This is a push on my part to get the consumer (you and I) to realize that help is on the way from the Federal Reserve and the real estate industry. The Federal Reserve must and will be starting to lower interest rates, and this will get the real estate market to begin to reverse its slumping sales and eventually create higher prices. I know there are people who will read no further and start disagreeing with me at this point, but if they choose to go on and read the article, I believe I will change their minds. If not, I simply say "that's what horse racing is all about!"
For years, further back than I care to remember, people have always touted stocks to me.

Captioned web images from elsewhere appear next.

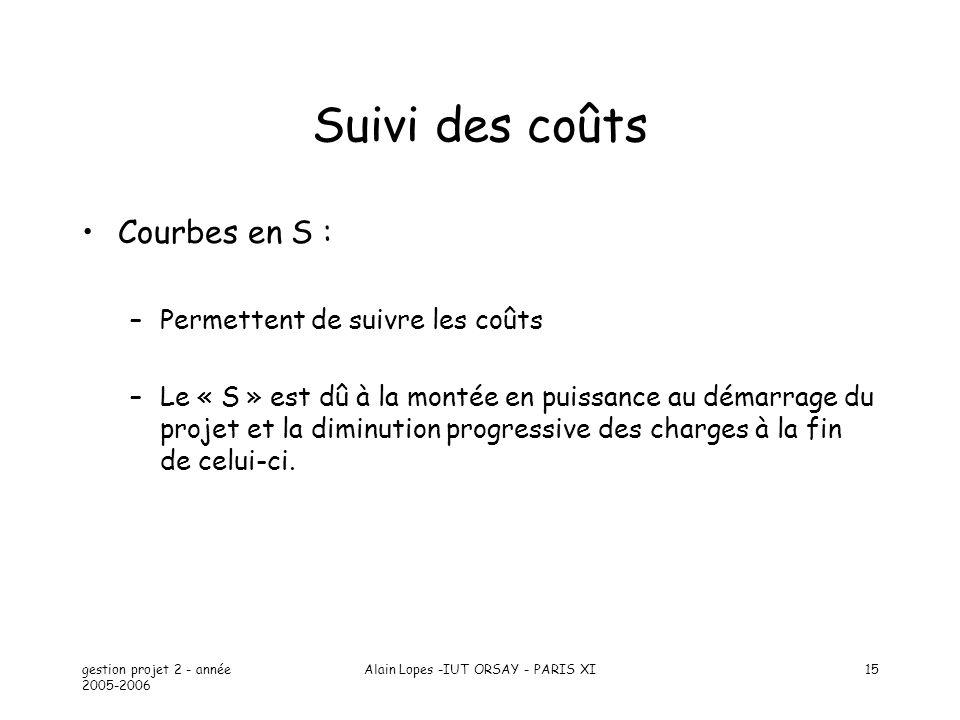 gestion projet 2 - année 2005-2006 Alain Lopes -IUT ORSAY - PARIS XI15 Suivi des coûts Courbes en S : –Permettent de suivre les coûts –Le « S » est dû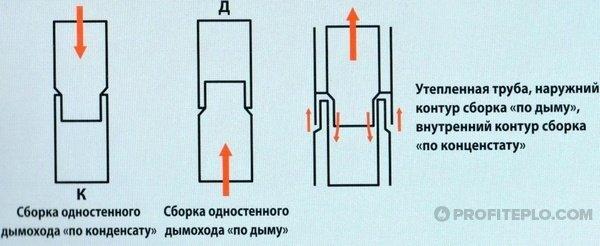 сборка труб по дыму и конденсату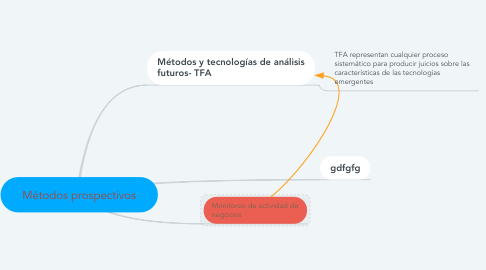 Mind Map: Métodos prospectivos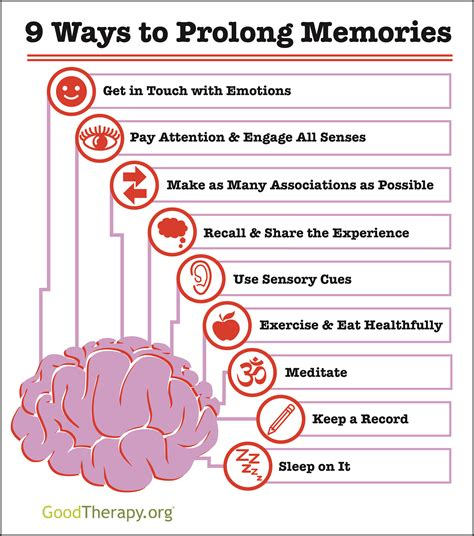 memory how to develop and use it classic reprint books how to improve memory infographic by goodtherapy org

They will always tell me that they heard it from a friend, who heard it from someone else, whose brother-in-law is well connected that XYZ Company was going to double their earnings, and the stock was going to go through the roof. So I would get a Standard and Poor sheet on the Company and look at the Income Statement and realize that the cash flow of the Company was insufficient to create the amount of earnings that was being claimed. I was generally right about the earnings, but because the stock market moves on many things, earnings just being one, I wasn't always right about the stock.
Now lets look at the reality of the economy today. Turn on any station that deals with the stock market, and you will always hear that the main cause of inflation is increasing wages. You will also hear that we have a consumer driven economy. Wages aren't increasing by anyone's measure so where is the money coming from for consumers to drive the economy? We know that the middle class consumer, the largest class of people in our Country, is struggling to keep above water and that the upper class doesn't have the numbers to single handily keep the economy moving. That leaves only one place to get the money: borrowing. There are really only two places to borrow: from yourself through your house or through institutions which in reality end up being credit cards.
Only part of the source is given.